**Task:** For the entries below, copy exactly the line that contains "Well then why" through the line that contains "Девушки с цветами", both ends included, and exclude all pictures.

**Given data:**

%%

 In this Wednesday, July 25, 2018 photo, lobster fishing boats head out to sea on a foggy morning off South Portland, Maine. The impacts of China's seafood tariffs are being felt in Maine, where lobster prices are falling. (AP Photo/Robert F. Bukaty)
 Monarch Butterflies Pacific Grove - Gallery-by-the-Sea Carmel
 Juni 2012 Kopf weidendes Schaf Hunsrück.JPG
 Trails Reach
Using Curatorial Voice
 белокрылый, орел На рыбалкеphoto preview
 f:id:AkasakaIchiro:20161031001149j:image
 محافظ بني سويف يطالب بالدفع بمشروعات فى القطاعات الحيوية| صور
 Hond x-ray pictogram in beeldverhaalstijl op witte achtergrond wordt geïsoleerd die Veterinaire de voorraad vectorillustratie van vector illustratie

%%
%%

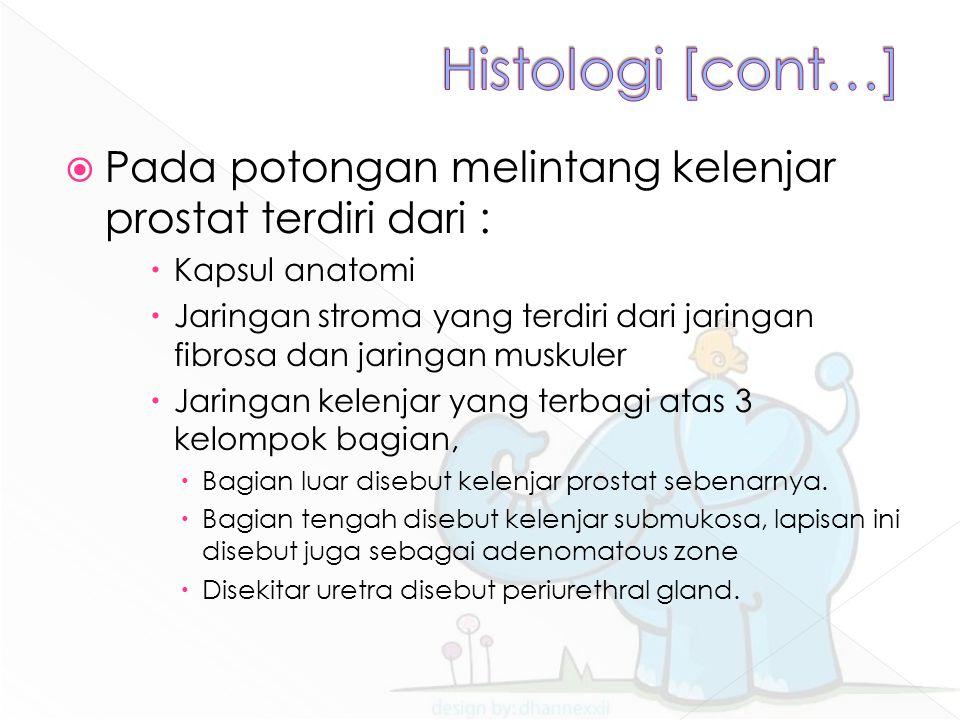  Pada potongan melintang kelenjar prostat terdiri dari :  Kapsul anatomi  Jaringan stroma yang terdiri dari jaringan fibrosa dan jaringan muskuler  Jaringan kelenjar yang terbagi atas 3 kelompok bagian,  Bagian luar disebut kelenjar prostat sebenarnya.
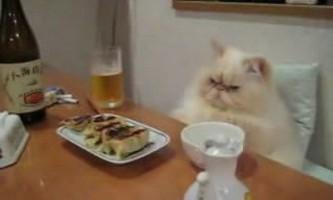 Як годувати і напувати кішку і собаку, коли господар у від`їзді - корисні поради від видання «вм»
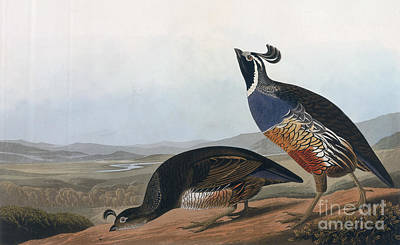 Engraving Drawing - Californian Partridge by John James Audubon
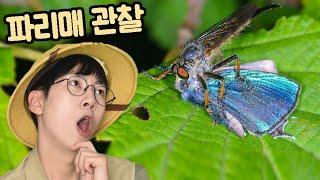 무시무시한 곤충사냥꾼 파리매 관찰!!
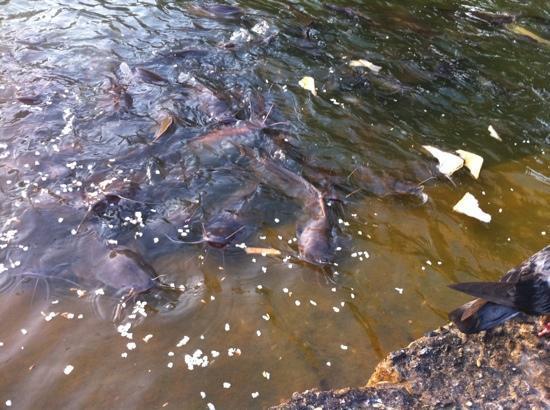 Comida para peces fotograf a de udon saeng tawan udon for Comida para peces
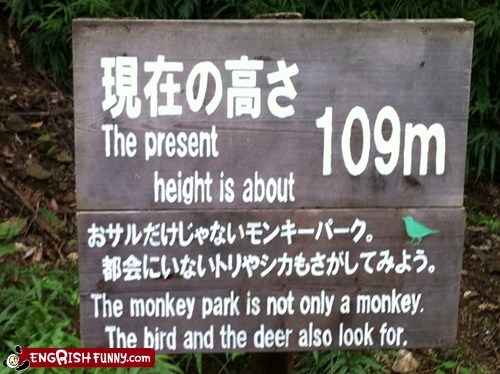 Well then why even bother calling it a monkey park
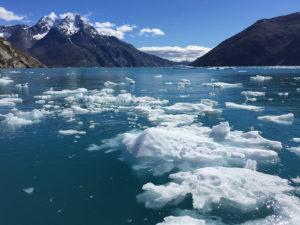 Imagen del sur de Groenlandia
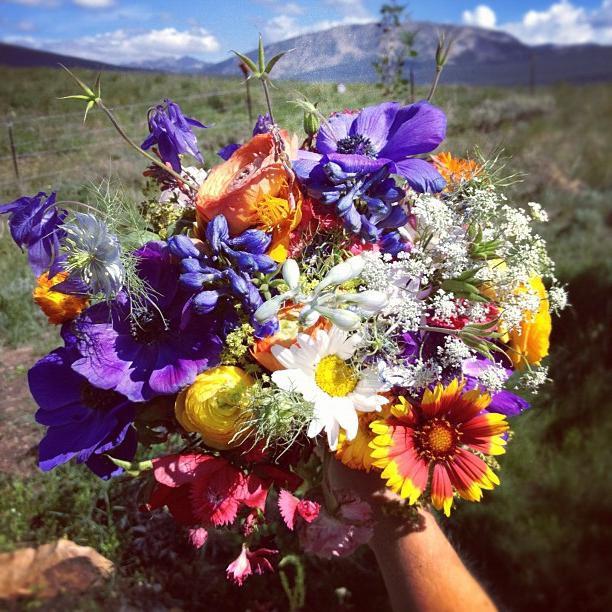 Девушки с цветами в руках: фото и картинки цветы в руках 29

%%
%%

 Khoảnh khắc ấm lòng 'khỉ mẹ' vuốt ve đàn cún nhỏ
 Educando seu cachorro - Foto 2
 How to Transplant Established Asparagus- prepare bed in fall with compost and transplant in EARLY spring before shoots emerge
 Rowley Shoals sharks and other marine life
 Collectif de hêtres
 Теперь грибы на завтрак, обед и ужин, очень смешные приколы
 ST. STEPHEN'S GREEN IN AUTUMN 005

%%

**Your response:**
 Well then why even bother calling it a monkey park
 Imagen del sur de Groenlandia
 Девушки с цветами в руках: фото и картинки цветы в руках 29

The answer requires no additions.